In October, orders for machinery edged up a slight 0.2 per cent, while demand for primary metals such as steel fell 0.1 per cent. Orders for computers rose 6.8 per cent.

Meanwhile, September’s slight decline was revised to up 0.4 per cent.

NEAR-TERM EXPECTATIONS

The figures signal a gradual turn in investment spending that has suffered from contraction in the energy sector and weak export demand. While a recent surge in the dollar may become a headwind for equipment makers, prospects of more infrastructure development improve the outlook for capital outlays in the coming year.

We expect a modest positive trend for business investment as the negative drag from the energy sector fades. The underlying domestic demand picture looks quite healthy. We’ll wait to see whether fiscal policy can be supportive next year.”

– David Sloan, senior economist at 4CAST-RGE in New York

 

The jump in total bookings in October was the biggest in a year and included more orders for fabricated metals, machinery, computers and electrical equipment.

US DOLLAR RESPONDS UPWARD

Versus the Japanese yen, the US dollar traded sideways in Asia and briefly edged down to 110.86 ahead of European open before surging to a 7-1/2 month peak 112.98 Thursday morning, due to the release of robust US data and other slew of upbeat US data. However the price eased near New York close.
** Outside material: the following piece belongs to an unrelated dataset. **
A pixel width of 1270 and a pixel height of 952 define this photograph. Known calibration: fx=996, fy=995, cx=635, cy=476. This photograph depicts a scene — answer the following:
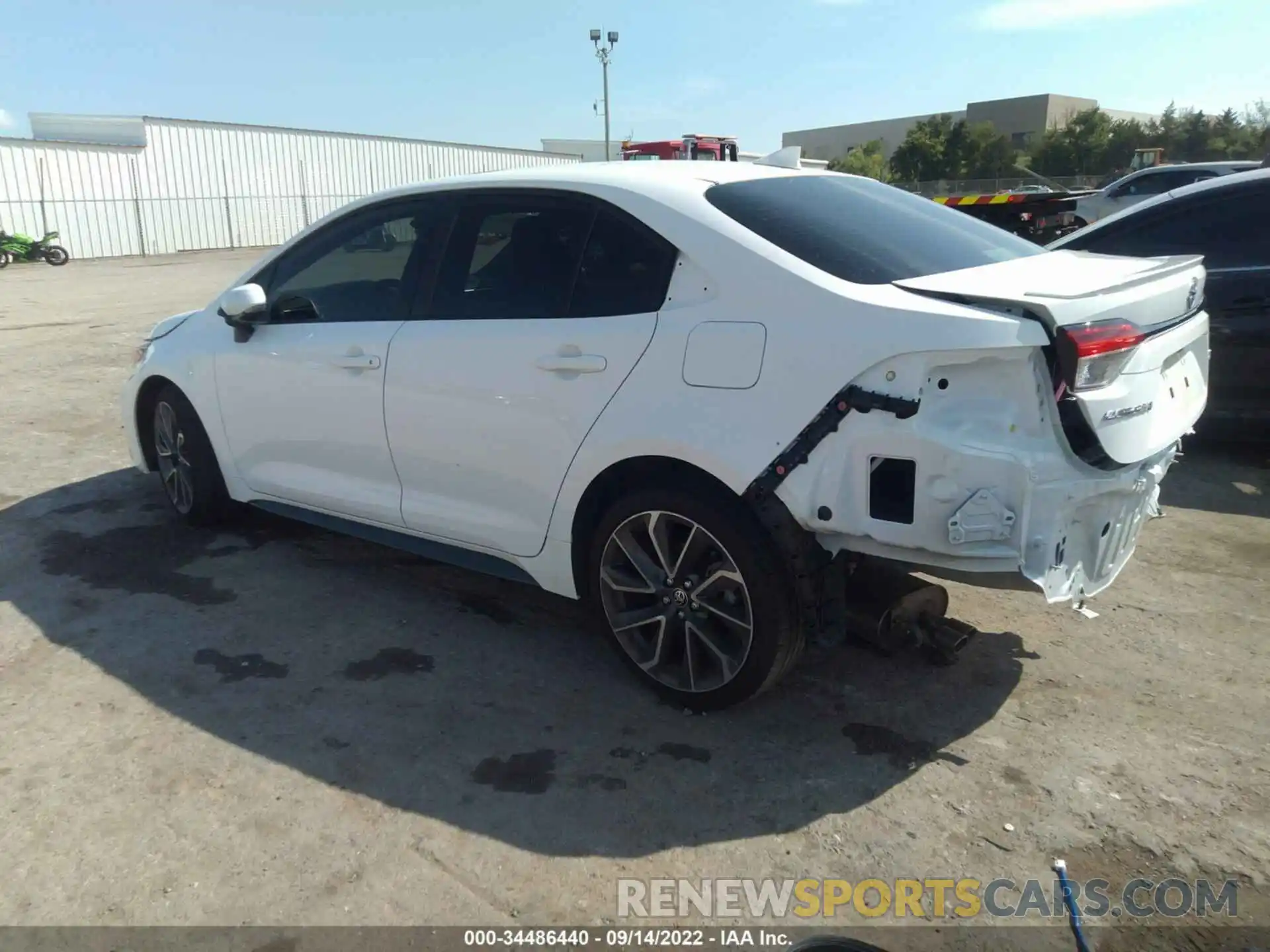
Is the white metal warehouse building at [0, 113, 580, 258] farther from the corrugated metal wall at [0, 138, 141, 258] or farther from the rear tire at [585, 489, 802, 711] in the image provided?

The single currency briefly edged up to 1.0644 at European open before retreating to 1.0600 in European morning. Euro met renewed selling at 1.0637 and tumbled to a fresh 11-1/2 trough at 1.0526 Thursday morning.
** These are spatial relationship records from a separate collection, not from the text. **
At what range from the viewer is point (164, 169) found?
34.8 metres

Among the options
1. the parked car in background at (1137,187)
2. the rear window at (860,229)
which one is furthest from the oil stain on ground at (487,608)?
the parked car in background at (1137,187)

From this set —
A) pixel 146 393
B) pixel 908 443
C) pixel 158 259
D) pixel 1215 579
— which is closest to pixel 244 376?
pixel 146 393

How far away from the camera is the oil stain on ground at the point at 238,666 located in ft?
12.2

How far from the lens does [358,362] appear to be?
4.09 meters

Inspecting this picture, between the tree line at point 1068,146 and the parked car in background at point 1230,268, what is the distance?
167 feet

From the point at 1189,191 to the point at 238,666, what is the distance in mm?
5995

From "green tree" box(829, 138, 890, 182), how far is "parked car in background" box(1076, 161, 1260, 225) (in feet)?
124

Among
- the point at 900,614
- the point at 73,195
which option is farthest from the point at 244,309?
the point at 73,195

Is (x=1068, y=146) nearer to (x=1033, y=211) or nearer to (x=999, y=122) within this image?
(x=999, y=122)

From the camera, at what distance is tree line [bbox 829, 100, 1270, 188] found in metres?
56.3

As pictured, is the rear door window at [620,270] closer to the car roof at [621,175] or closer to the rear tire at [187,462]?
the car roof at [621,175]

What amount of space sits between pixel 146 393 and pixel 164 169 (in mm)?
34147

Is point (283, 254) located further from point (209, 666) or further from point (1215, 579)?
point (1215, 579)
The British pound remained under pressure in Asia and weakened to 1.2368 in European morning.

OTHER INDICATORS POINT TO IMPROVEMENT

Wednesday’s report entirely represents activity that occurred before the presidential election. Like recent durable-goods orders, other data points to signs of improvement. The Institute for Supply Management’s manufacturing index rose for the fourth time in five months in October, but that index remains slightly down from a year earlier.

Wednesday’s report showed an important proxy for business investment, nondefense capital goods exccluding aircraft, rose 0.4 per cent last month, but it is down 4 per cent through October, compared with the first ten months of last year.